Start Provided records

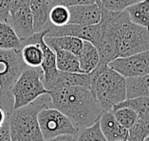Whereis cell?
I'll return each instance as SVG.
<instances>
[{"mask_svg":"<svg viewBox=\"0 0 149 141\" xmlns=\"http://www.w3.org/2000/svg\"><path fill=\"white\" fill-rule=\"evenodd\" d=\"M49 95L50 106L67 115L78 131L97 122L103 112L86 87H60Z\"/></svg>","mask_w":149,"mask_h":141,"instance_id":"obj_1","label":"cell"},{"mask_svg":"<svg viewBox=\"0 0 149 141\" xmlns=\"http://www.w3.org/2000/svg\"><path fill=\"white\" fill-rule=\"evenodd\" d=\"M90 74V91L102 111H111L126 99V80L108 65L99 64Z\"/></svg>","mask_w":149,"mask_h":141,"instance_id":"obj_2","label":"cell"},{"mask_svg":"<svg viewBox=\"0 0 149 141\" xmlns=\"http://www.w3.org/2000/svg\"><path fill=\"white\" fill-rule=\"evenodd\" d=\"M48 106H50V97L49 95H44L34 102L13 109L8 117L12 141H44L38 114Z\"/></svg>","mask_w":149,"mask_h":141,"instance_id":"obj_3","label":"cell"},{"mask_svg":"<svg viewBox=\"0 0 149 141\" xmlns=\"http://www.w3.org/2000/svg\"><path fill=\"white\" fill-rule=\"evenodd\" d=\"M101 21L99 34L92 44L95 46L100 55L101 65H108L116 58H118V39L119 32L122 24L127 17L126 11L123 12H111L100 4Z\"/></svg>","mask_w":149,"mask_h":141,"instance_id":"obj_4","label":"cell"},{"mask_svg":"<svg viewBox=\"0 0 149 141\" xmlns=\"http://www.w3.org/2000/svg\"><path fill=\"white\" fill-rule=\"evenodd\" d=\"M13 97V109L24 107L38 99L40 96L49 95L43 82L41 67H26L10 90Z\"/></svg>","mask_w":149,"mask_h":141,"instance_id":"obj_5","label":"cell"},{"mask_svg":"<svg viewBox=\"0 0 149 141\" xmlns=\"http://www.w3.org/2000/svg\"><path fill=\"white\" fill-rule=\"evenodd\" d=\"M145 51H149V29L132 23L128 16L120 28L118 55L126 57Z\"/></svg>","mask_w":149,"mask_h":141,"instance_id":"obj_6","label":"cell"},{"mask_svg":"<svg viewBox=\"0 0 149 141\" xmlns=\"http://www.w3.org/2000/svg\"><path fill=\"white\" fill-rule=\"evenodd\" d=\"M38 122L44 140L65 135L75 136L78 132L67 115L52 106L46 107L39 112Z\"/></svg>","mask_w":149,"mask_h":141,"instance_id":"obj_7","label":"cell"},{"mask_svg":"<svg viewBox=\"0 0 149 141\" xmlns=\"http://www.w3.org/2000/svg\"><path fill=\"white\" fill-rule=\"evenodd\" d=\"M26 67L21 50L0 49V93H10V88Z\"/></svg>","mask_w":149,"mask_h":141,"instance_id":"obj_8","label":"cell"},{"mask_svg":"<svg viewBox=\"0 0 149 141\" xmlns=\"http://www.w3.org/2000/svg\"><path fill=\"white\" fill-rule=\"evenodd\" d=\"M125 78L141 76L149 74V51L138 53L126 57H118L108 64Z\"/></svg>","mask_w":149,"mask_h":141,"instance_id":"obj_9","label":"cell"},{"mask_svg":"<svg viewBox=\"0 0 149 141\" xmlns=\"http://www.w3.org/2000/svg\"><path fill=\"white\" fill-rule=\"evenodd\" d=\"M53 25H52L50 27H49L46 30L36 32V34H32V37L35 41H37L41 48L43 50V62L41 65V69L43 71V82H44L45 88L49 91L50 87L52 86L53 82L55 81L58 70L56 67V55L55 52L49 47L46 44L45 42V36L48 34V32L49 31V29L52 28Z\"/></svg>","mask_w":149,"mask_h":141,"instance_id":"obj_10","label":"cell"},{"mask_svg":"<svg viewBox=\"0 0 149 141\" xmlns=\"http://www.w3.org/2000/svg\"><path fill=\"white\" fill-rule=\"evenodd\" d=\"M100 25H78L67 24L62 27L52 26L49 29L46 36L59 37V36H73L93 43L99 34Z\"/></svg>","mask_w":149,"mask_h":141,"instance_id":"obj_11","label":"cell"},{"mask_svg":"<svg viewBox=\"0 0 149 141\" xmlns=\"http://www.w3.org/2000/svg\"><path fill=\"white\" fill-rule=\"evenodd\" d=\"M8 23L12 26L21 42L30 38L34 34L33 19H32L30 5L10 13Z\"/></svg>","mask_w":149,"mask_h":141,"instance_id":"obj_12","label":"cell"},{"mask_svg":"<svg viewBox=\"0 0 149 141\" xmlns=\"http://www.w3.org/2000/svg\"><path fill=\"white\" fill-rule=\"evenodd\" d=\"M68 24L96 25L101 21V10L97 3L86 5H73L68 7Z\"/></svg>","mask_w":149,"mask_h":141,"instance_id":"obj_13","label":"cell"},{"mask_svg":"<svg viewBox=\"0 0 149 141\" xmlns=\"http://www.w3.org/2000/svg\"><path fill=\"white\" fill-rule=\"evenodd\" d=\"M98 121L101 131L107 141L123 140L128 137V130L120 124L112 111H103Z\"/></svg>","mask_w":149,"mask_h":141,"instance_id":"obj_14","label":"cell"},{"mask_svg":"<svg viewBox=\"0 0 149 141\" xmlns=\"http://www.w3.org/2000/svg\"><path fill=\"white\" fill-rule=\"evenodd\" d=\"M52 8V5L47 0H31L30 9L33 19L34 34L52 26L49 22V13Z\"/></svg>","mask_w":149,"mask_h":141,"instance_id":"obj_15","label":"cell"},{"mask_svg":"<svg viewBox=\"0 0 149 141\" xmlns=\"http://www.w3.org/2000/svg\"><path fill=\"white\" fill-rule=\"evenodd\" d=\"M21 55L26 66L32 68L41 67L44 58L41 46L37 41L34 40L32 35L30 38L22 41Z\"/></svg>","mask_w":149,"mask_h":141,"instance_id":"obj_16","label":"cell"},{"mask_svg":"<svg viewBox=\"0 0 149 141\" xmlns=\"http://www.w3.org/2000/svg\"><path fill=\"white\" fill-rule=\"evenodd\" d=\"M82 86L90 89V74L82 73H66L58 71L55 81L50 87L49 91L60 87H76Z\"/></svg>","mask_w":149,"mask_h":141,"instance_id":"obj_17","label":"cell"},{"mask_svg":"<svg viewBox=\"0 0 149 141\" xmlns=\"http://www.w3.org/2000/svg\"><path fill=\"white\" fill-rule=\"evenodd\" d=\"M80 68L83 74H90L100 63V55L91 42L83 40V48L78 55Z\"/></svg>","mask_w":149,"mask_h":141,"instance_id":"obj_18","label":"cell"},{"mask_svg":"<svg viewBox=\"0 0 149 141\" xmlns=\"http://www.w3.org/2000/svg\"><path fill=\"white\" fill-rule=\"evenodd\" d=\"M126 99L136 97H149V74L141 76L127 77Z\"/></svg>","mask_w":149,"mask_h":141,"instance_id":"obj_19","label":"cell"},{"mask_svg":"<svg viewBox=\"0 0 149 141\" xmlns=\"http://www.w3.org/2000/svg\"><path fill=\"white\" fill-rule=\"evenodd\" d=\"M45 42L49 48L61 49L70 52L77 55L83 48V40L73 36H59V37H48L45 36Z\"/></svg>","mask_w":149,"mask_h":141,"instance_id":"obj_20","label":"cell"},{"mask_svg":"<svg viewBox=\"0 0 149 141\" xmlns=\"http://www.w3.org/2000/svg\"><path fill=\"white\" fill-rule=\"evenodd\" d=\"M53 51L56 55V67L58 71L66 73H82L77 55L61 49H54Z\"/></svg>","mask_w":149,"mask_h":141,"instance_id":"obj_21","label":"cell"},{"mask_svg":"<svg viewBox=\"0 0 149 141\" xmlns=\"http://www.w3.org/2000/svg\"><path fill=\"white\" fill-rule=\"evenodd\" d=\"M125 11L132 23L149 29V0L135 3Z\"/></svg>","mask_w":149,"mask_h":141,"instance_id":"obj_22","label":"cell"},{"mask_svg":"<svg viewBox=\"0 0 149 141\" xmlns=\"http://www.w3.org/2000/svg\"><path fill=\"white\" fill-rule=\"evenodd\" d=\"M0 49L19 51L22 49V42L12 26L5 21H0Z\"/></svg>","mask_w":149,"mask_h":141,"instance_id":"obj_23","label":"cell"},{"mask_svg":"<svg viewBox=\"0 0 149 141\" xmlns=\"http://www.w3.org/2000/svg\"><path fill=\"white\" fill-rule=\"evenodd\" d=\"M123 107L131 108L137 113L138 118L149 121V97H136V98L125 99V101L116 105L114 108Z\"/></svg>","mask_w":149,"mask_h":141,"instance_id":"obj_24","label":"cell"},{"mask_svg":"<svg viewBox=\"0 0 149 141\" xmlns=\"http://www.w3.org/2000/svg\"><path fill=\"white\" fill-rule=\"evenodd\" d=\"M73 141H107V139L101 131L99 121H97L89 127L79 130Z\"/></svg>","mask_w":149,"mask_h":141,"instance_id":"obj_25","label":"cell"},{"mask_svg":"<svg viewBox=\"0 0 149 141\" xmlns=\"http://www.w3.org/2000/svg\"><path fill=\"white\" fill-rule=\"evenodd\" d=\"M114 116L123 125L125 129L129 130L138 120V114L131 108L123 107V108H114L112 109Z\"/></svg>","mask_w":149,"mask_h":141,"instance_id":"obj_26","label":"cell"},{"mask_svg":"<svg viewBox=\"0 0 149 141\" xmlns=\"http://www.w3.org/2000/svg\"><path fill=\"white\" fill-rule=\"evenodd\" d=\"M49 22L55 27H62L70 22L68 7L63 5L53 6L49 13Z\"/></svg>","mask_w":149,"mask_h":141,"instance_id":"obj_27","label":"cell"},{"mask_svg":"<svg viewBox=\"0 0 149 141\" xmlns=\"http://www.w3.org/2000/svg\"><path fill=\"white\" fill-rule=\"evenodd\" d=\"M141 1L143 0H96V3L111 12H123L129 6Z\"/></svg>","mask_w":149,"mask_h":141,"instance_id":"obj_28","label":"cell"},{"mask_svg":"<svg viewBox=\"0 0 149 141\" xmlns=\"http://www.w3.org/2000/svg\"><path fill=\"white\" fill-rule=\"evenodd\" d=\"M52 7L56 5H63L66 7L73 6V5H86L93 4L96 2V0H47Z\"/></svg>","mask_w":149,"mask_h":141,"instance_id":"obj_29","label":"cell"},{"mask_svg":"<svg viewBox=\"0 0 149 141\" xmlns=\"http://www.w3.org/2000/svg\"><path fill=\"white\" fill-rule=\"evenodd\" d=\"M10 18V9L7 0H0V21L8 22Z\"/></svg>","mask_w":149,"mask_h":141,"instance_id":"obj_30","label":"cell"},{"mask_svg":"<svg viewBox=\"0 0 149 141\" xmlns=\"http://www.w3.org/2000/svg\"><path fill=\"white\" fill-rule=\"evenodd\" d=\"M9 5V9H10V13L14 12L17 9L22 8L25 6H29L30 5L31 0H7Z\"/></svg>","mask_w":149,"mask_h":141,"instance_id":"obj_31","label":"cell"},{"mask_svg":"<svg viewBox=\"0 0 149 141\" xmlns=\"http://www.w3.org/2000/svg\"><path fill=\"white\" fill-rule=\"evenodd\" d=\"M0 141H12L8 122L2 128H0Z\"/></svg>","mask_w":149,"mask_h":141,"instance_id":"obj_32","label":"cell"},{"mask_svg":"<svg viewBox=\"0 0 149 141\" xmlns=\"http://www.w3.org/2000/svg\"><path fill=\"white\" fill-rule=\"evenodd\" d=\"M73 140H74V135H60V136L54 137V138L44 140V141H73Z\"/></svg>","mask_w":149,"mask_h":141,"instance_id":"obj_33","label":"cell"},{"mask_svg":"<svg viewBox=\"0 0 149 141\" xmlns=\"http://www.w3.org/2000/svg\"><path fill=\"white\" fill-rule=\"evenodd\" d=\"M143 141H149V133H148L146 136H145V138L143 139Z\"/></svg>","mask_w":149,"mask_h":141,"instance_id":"obj_34","label":"cell"},{"mask_svg":"<svg viewBox=\"0 0 149 141\" xmlns=\"http://www.w3.org/2000/svg\"><path fill=\"white\" fill-rule=\"evenodd\" d=\"M118 141H128L127 139H123V140H118Z\"/></svg>","mask_w":149,"mask_h":141,"instance_id":"obj_35","label":"cell"},{"mask_svg":"<svg viewBox=\"0 0 149 141\" xmlns=\"http://www.w3.org/2000/svg\"><path fill=\"white\" fill-rule=\"evenodd\" d=\"M0 92H1V90H0Z\"/></svg>","mask_w":149,"mask_h":141,"instance_id":"obj_36","label":"cell"}]
</instances>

End Provided records

* [Exercise requirements]:
Can you rewrite everything from the start of the records down through the line containing "<instances>", substituting "give" for "return" and changing nothing else? Leave the pictures out of your answer.

* [Written response]:
Whereis cell?
I'll give each instance as SVG.
<instances>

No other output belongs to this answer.